Compiti:
**A.** Traduci in inglese questa frase del brano sull’Atalanta: “Il club ha sempre privilegiato l’aspetto tecnico.”
**B.** Nel brano sull’Atalanta, quale squadra Samaden indica come suo modello di riferimento?

Brano scelto:
################

Ma c’è una parola che Samaden ripete di continuo: unione. “Bisogna avere un’idea e diffonderla a tutti, i ragazzi devono trovare sempre un’identità comune”. Creare gruppo, non solo nella stessa squadra ma anche tra categorie differenti. L’Atalanta vuole lasciare un’impronta, anche nella filosofia di gioco. Stesse idee, principi, punti di forza. A prescindere dall’età: “È un punto cruciale su cui stiamo lavorando. Il mio modello di riferimento è l’Atalanta di Favini: la sua caratteristica era la riconoscibilità. Poi bisogna lasciare spazio agli allenatori ma sempre all’interno di determinati binari”. Un esempio? “Il club ha sempre privilegiato l’aspetto tecnico. È chiaro però che bisogna aggiungere anche altri aspetti  come quello mentale e tattico. Ma il nostro giocatore deve essere riconoscibile per la capacità di giocare a calcio”.

################

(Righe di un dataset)
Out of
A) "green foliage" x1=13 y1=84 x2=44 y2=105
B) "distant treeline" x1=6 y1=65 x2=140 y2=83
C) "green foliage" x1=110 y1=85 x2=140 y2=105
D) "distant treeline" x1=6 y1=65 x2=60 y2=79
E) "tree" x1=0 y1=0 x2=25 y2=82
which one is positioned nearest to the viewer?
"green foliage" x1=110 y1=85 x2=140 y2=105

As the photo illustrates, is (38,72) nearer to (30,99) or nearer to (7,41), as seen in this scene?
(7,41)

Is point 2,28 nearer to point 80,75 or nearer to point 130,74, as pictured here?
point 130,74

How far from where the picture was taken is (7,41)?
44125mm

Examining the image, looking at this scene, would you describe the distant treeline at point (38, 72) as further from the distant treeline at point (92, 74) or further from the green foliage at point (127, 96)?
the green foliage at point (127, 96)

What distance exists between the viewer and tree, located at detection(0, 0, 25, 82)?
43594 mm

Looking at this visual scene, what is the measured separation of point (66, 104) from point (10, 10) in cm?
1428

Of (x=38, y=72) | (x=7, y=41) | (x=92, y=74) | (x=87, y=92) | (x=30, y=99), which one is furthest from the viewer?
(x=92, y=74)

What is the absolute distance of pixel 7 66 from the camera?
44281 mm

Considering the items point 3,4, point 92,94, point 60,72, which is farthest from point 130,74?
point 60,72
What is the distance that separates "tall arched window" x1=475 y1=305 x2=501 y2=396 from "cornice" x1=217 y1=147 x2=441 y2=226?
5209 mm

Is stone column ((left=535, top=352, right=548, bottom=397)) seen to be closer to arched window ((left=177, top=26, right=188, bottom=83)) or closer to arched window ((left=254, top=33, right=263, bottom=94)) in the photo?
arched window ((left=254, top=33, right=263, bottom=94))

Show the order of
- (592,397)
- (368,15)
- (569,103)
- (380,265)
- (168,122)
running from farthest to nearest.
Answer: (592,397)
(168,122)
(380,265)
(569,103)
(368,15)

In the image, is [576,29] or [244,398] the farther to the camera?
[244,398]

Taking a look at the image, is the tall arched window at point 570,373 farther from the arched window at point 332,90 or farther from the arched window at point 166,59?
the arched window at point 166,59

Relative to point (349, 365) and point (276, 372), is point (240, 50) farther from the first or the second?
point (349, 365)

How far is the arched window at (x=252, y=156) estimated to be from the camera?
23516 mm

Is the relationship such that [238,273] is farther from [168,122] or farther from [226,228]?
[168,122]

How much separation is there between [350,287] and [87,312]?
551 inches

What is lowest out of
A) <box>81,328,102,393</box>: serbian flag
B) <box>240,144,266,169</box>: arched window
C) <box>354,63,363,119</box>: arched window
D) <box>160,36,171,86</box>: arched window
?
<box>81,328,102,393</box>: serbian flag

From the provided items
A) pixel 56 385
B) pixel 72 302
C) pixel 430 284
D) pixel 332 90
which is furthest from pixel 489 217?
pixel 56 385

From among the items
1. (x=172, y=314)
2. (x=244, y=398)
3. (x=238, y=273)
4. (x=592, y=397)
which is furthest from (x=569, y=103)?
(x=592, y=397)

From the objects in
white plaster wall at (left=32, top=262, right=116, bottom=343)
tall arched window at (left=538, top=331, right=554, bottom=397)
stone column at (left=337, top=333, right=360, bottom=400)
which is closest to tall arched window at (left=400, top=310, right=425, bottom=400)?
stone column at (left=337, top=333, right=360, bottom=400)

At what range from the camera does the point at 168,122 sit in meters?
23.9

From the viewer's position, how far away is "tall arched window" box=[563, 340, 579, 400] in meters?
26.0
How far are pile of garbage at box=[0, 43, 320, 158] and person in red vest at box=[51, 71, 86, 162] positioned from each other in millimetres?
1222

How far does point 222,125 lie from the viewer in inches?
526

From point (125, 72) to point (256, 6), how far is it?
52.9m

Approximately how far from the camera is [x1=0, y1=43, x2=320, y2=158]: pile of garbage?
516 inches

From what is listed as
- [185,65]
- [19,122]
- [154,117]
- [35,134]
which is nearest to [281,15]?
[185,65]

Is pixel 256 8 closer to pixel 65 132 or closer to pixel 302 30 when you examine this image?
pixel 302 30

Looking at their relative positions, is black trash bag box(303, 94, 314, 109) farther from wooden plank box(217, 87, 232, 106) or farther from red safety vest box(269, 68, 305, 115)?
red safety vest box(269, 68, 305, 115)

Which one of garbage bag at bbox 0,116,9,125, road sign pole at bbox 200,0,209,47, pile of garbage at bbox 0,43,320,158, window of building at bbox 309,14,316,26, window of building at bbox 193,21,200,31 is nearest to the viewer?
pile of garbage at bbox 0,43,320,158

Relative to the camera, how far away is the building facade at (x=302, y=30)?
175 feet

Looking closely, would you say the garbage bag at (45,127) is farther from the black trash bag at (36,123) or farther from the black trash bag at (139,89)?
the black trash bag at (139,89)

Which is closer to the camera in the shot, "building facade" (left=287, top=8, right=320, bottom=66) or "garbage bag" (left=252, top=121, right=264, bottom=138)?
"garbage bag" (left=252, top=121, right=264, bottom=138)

################

Risposte:
**A.** The club has always prioritized the technical aspect.

**B.** L’Atalanta di Favini.